── PROVIDED RECORDS ──

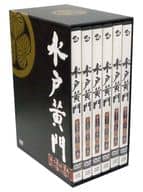 水戸黄門 DVD-BOX 第二十部(下)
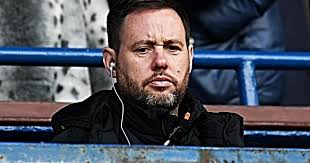 Own the ball, own the pitch'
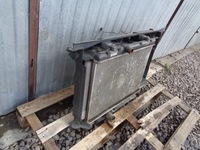 фото thumb №8, Вентилятор радиатор citroen c4 1.6 16v 2004-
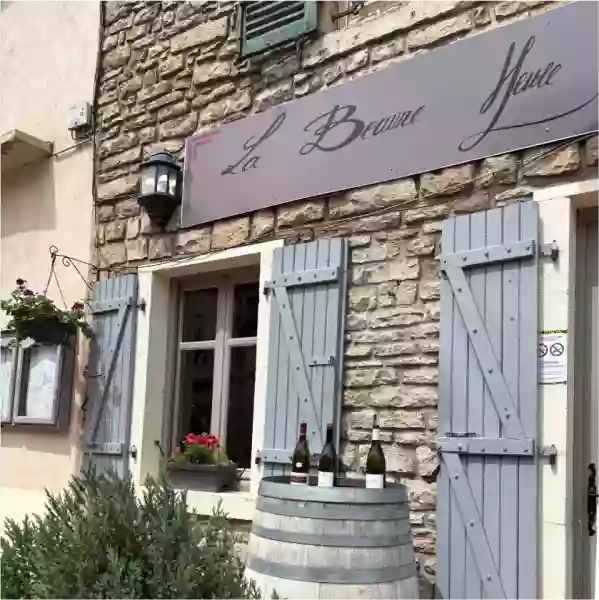 La Beaune Heure - restaurant BEAUNE - manger a BEAUNE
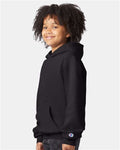 Champion S790 Black — on model side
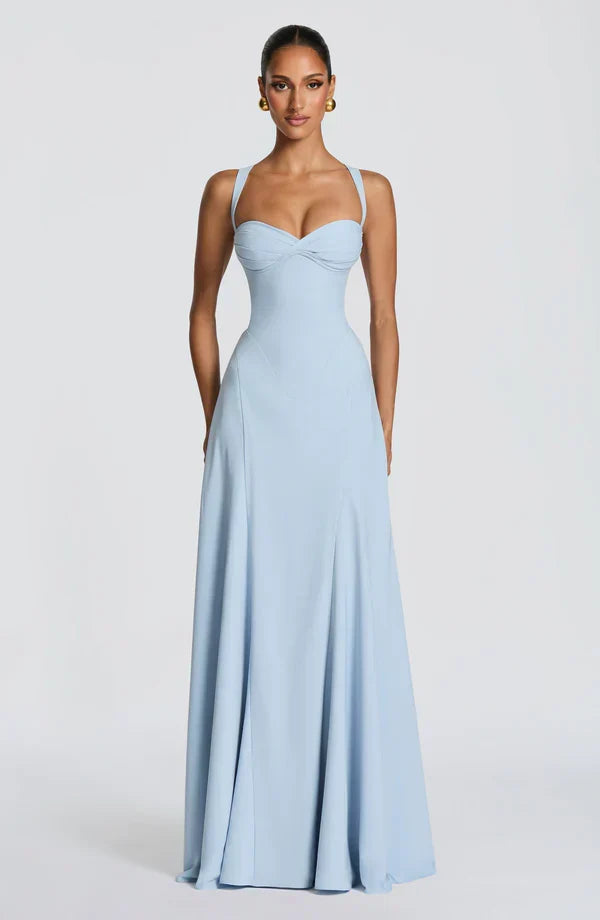 Irie Maxi Dress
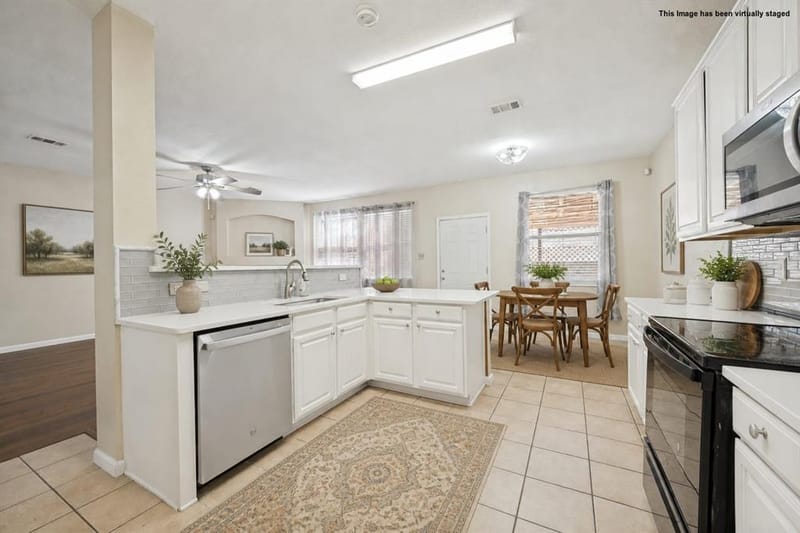 814 White Dove Drive, Arlington TX 76017 - Photo 14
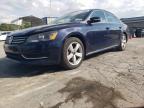 Lot #3293475455 2015 VOLKSWAGEN PASSAT SE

───

### TASK ITEM
Give an exact copy of the entries, excluding all pictures.

### REPLY TO THE TASK
 水戸黄門 DVD-BOX 第二十部(下)
 Own the ball, own the pitch'
 фото thumb №8, Вентилятор радиатор citroen c4 1.6 16v 2004-
 La Beaune Heure - restaurant BEAUNE - manger a BEAUNE
 Champion S790 Black — on model side
 Irie Maxi Dress
 814 White Dove Drive, Arlington TX 76017 - Photo 14
 Lot #3293475455 2015 VOLKSWAGEN PASSAT SE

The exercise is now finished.